海の底に眠る15
“あんたこそ何なんだよ”
待ちに待った香坂さんからの返信はこの一言だった。
何とまぁ。
恐れていたことが起きていたのか。そう、香坂さんはモテる、多分。
商売はうまくいっているようで、自分の自由になるお金はある程度あるようだったし、美容院にもこまめに通い、身に付けるものもそれなりのものをチョイスしていた。成功した大人の男の香りがプンプン漂っている。そんな男に女は尊敬と信頼を寄せるものだ。

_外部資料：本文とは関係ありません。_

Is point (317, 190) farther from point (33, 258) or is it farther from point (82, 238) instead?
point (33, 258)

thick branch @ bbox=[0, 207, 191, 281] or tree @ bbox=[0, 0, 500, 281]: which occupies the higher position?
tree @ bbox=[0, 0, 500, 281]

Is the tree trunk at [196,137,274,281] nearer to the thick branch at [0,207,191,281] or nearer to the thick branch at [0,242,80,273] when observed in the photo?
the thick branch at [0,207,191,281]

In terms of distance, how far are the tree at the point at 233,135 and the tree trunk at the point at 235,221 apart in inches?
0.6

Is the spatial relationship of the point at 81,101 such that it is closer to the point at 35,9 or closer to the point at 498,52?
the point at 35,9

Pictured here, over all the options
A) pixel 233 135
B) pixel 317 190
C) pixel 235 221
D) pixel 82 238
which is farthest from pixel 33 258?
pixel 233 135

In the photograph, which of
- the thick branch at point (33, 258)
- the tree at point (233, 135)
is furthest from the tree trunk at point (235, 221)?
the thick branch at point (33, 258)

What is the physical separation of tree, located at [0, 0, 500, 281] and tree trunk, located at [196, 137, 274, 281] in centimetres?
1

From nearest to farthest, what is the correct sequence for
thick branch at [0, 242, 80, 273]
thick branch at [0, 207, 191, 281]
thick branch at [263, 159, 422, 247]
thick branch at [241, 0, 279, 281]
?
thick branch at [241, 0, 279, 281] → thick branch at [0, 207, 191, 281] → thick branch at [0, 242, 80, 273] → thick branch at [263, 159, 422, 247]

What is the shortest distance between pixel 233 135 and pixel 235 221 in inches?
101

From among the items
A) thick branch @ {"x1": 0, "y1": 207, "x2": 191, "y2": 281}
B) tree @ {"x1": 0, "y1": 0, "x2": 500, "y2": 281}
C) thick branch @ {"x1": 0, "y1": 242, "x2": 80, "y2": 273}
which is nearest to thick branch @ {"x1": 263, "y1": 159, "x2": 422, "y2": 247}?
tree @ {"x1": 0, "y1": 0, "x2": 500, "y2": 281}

若い女がいたのだろうか。その女がまりもとは違い、強烈に嫉妬心の強いやつでそれに手を焼いた香坂さんが自分に距離を置こうとしている。どうして捨てられるのが、既婚で物分かりが良くておとなしい自分の方と言うことになるのだ。バカな、そんなことってあるか。
久しぶりに連絡をし、デートをした時に不倫に疲れていたこと、そんな時に出会った男と結婚したことは正直に話をした。その時に「じゃあ今度はそんなに苦しまなくてもいいわけだ。同じだものね、立場は」と香坂さんは微笑んだ。対等と言う響きを含んだ表情に、まりもは心底満足したのだ。だから必要以上にのめり込まないよう注意して来た。それが裏目に出たと言うのか。
スマホを持つ手が震える。いつか失くすことは予想していた。ただそれがこんな形になるなんて。
「あら、こんなに残して。食欲ないの?」
玉野さんの声にまりもは我に返った。そうだ、まだ仕事中なのだった。ランチタイムにスマホを開いたまま、時間が止まり耳が遠くなっていた。
「あぁ、食欲なくて」
「あらダメよ、食べられなくなったら人間おしまいなんだから」
玉野さんは持参した大きなお弁当箱を開くと、白い米にふりかけを満遍なくかけていく。
「あー、疲れた。ランチ前に資料修正とか思いつくなっての。主任のやつ」
遅い昼食となった玉野さんは大きな口を開けて、ハンバーグにかぶりつく。
「お疲れ様です。主任、面倒なことは玉野さんにしか頼まないから」
まりもは上の空で会話をするけれど、胸がシクシクして全く食欲がわかない。
「いいよ、無理に喋らなくて。愛想笑いとか痛しいんだからね」
玉野さんの言葉に、まりもはほろほろっと心が解けるのを覚えた。